The IAEA has not found any firm evidence to challenge Iranian assertions that its military is not involved nuclear activities, but in a document last year has expressed concern about reports "relating to dual use equipment and materials which have applications ... in the nuclear military area." Diplomats said that phrasing alluded to Parchin.

Before the next board meeting, IAEA inspectors also hope to be allowed to visit Lavizan-Shian, suspected of being the repository of equipment bought by its military that could be used in a nuclear weapons program

The State Department last year said Lavizan-Shian's buildings had been dismantled and topsoil had been removed from the site in attempts to hide nuclear-weapons related experiments. Agency officials subsequently confirmed that the site had been razed, but Iran said work at the site, on the outskirts of Tehran, was part of construction unrelated to military or nuclear matters.
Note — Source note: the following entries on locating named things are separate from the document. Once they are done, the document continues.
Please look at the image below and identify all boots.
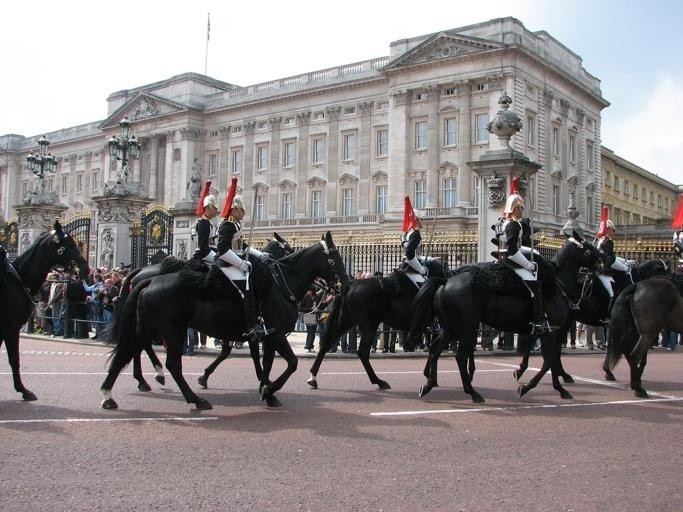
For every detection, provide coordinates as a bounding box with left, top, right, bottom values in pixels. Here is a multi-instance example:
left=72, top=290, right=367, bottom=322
left=608, top=297, right=616, bottom=318
left=529, top=296, right=561, bottom=335
left=243, top=290, right=276, bottom=337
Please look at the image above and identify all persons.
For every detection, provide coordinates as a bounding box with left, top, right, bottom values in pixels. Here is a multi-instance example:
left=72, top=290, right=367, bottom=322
left=498, top=193, right=560, bottom=337
left=214, top=196, right=276, bottom=341
left=186, top=195, right=218, bottom=265
left=26, top=261, right=251, bottom=352
left=671, top=226, right=683, bottom=273
left=400, top=207, right=443, bottom=338
left=592, top=218, right=636, bottom=315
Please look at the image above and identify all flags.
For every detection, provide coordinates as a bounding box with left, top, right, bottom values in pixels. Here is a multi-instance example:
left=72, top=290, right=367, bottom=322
left=208, top=15, right=210, bottom=40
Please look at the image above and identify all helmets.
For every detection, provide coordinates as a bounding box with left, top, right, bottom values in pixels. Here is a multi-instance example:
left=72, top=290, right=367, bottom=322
left=413, top=208, right=423, bottom=219
left=203, top=194, right=218, bottom=209
left=600, top=219, right=615, bottom=231
left=231, top=195, right=246, bottom=210
left=504, top=194, right=525, bottom=214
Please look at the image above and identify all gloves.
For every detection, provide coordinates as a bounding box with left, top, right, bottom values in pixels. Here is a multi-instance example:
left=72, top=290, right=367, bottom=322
left=405, top=256, right=427, bottom=275
left=518, top=246, right=541, bottom=256
left=202, top=250, right=217, bottom=264
left=421, top=256, right=442, bottom=265
left=244, top=247, right=268, bottom=264
left=507, top=250, right=536, bottom=272
left=219, top=250, right=250, bottom=272
left=611, top=256, right=635, bottom=272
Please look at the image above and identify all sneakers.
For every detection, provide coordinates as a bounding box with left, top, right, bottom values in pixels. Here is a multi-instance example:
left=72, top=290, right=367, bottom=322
left=390, top=347, right=395, bottom=353
left=371, top=348, right=376, bottom=353
left=570, top=344, right=576, bottom=349
left=73, top=334, right=97, bottom=340
left=404, top=347, right=414, bottom=352
left=382, top=348, right=388, bottom=353
left=193, top=345, right=198, bottom=349
left=329, top=349, right=357, bottom=354
left=200, top=344, right=206, bottom=349
left=562, top=344, right=566, bottom=348
left=580, top=342, right=606, bottom=350
left=20, top=326, right=51, bottom=336
left=216, top=343, right=243, bottom=349
left=650, top=344, right=670, bottom=353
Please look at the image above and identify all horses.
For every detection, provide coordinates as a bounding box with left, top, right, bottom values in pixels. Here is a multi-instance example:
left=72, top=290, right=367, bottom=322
left=306, top=233, right=612, bottom=404
left=0, top=219, right=91, bottom=401
left=557, top=252, right=681, bottom=398
left=93, top=231, right=348, bottom=409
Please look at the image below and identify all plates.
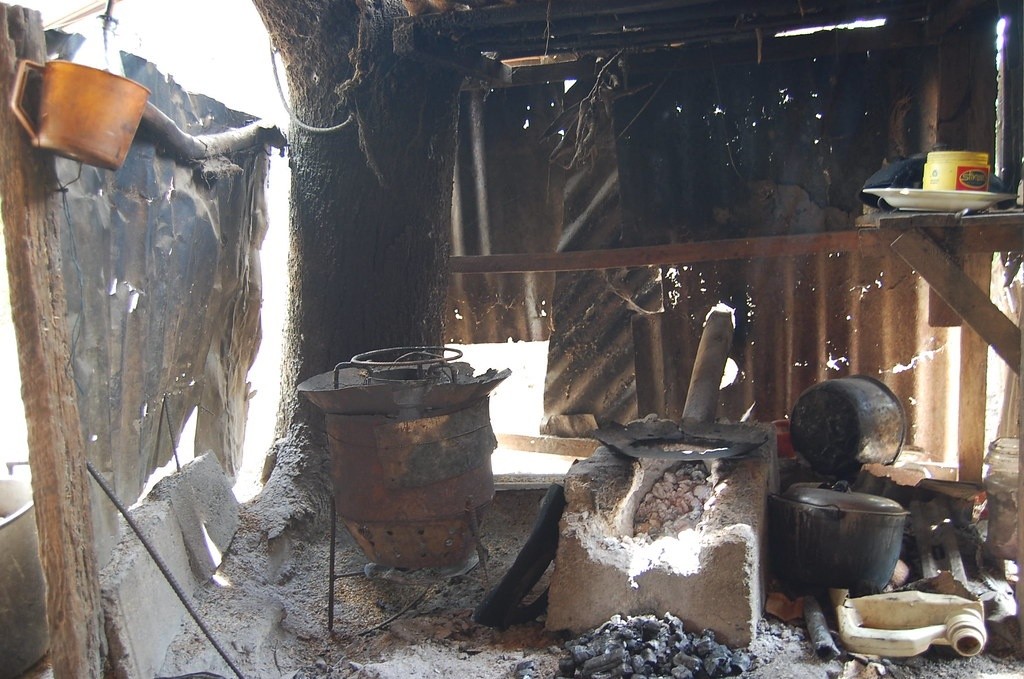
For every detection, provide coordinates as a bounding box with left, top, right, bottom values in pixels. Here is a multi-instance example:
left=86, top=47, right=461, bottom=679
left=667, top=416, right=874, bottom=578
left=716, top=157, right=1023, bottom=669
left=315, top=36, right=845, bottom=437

Iran is under increasing pressure before the next IAEA board meeting to show it is cooperating with a more than three-year IAEA probe of nearly 18 years of suspected clandestine nuclear activities as it tries to derail a U.S.-backed European push to report it to the Security Council.

Russia and China -- council members who also sit on the IAEA board -- are opposed to such a move. But calls last week by Iranian President Mahmoud Ahmadinejad called for Israel to be "wiped off the map," have strengthened the U.S.-European hand by focusing on concerns over Iran's nuclear ambitions. Russia was among the dozens of nations protesting his statements.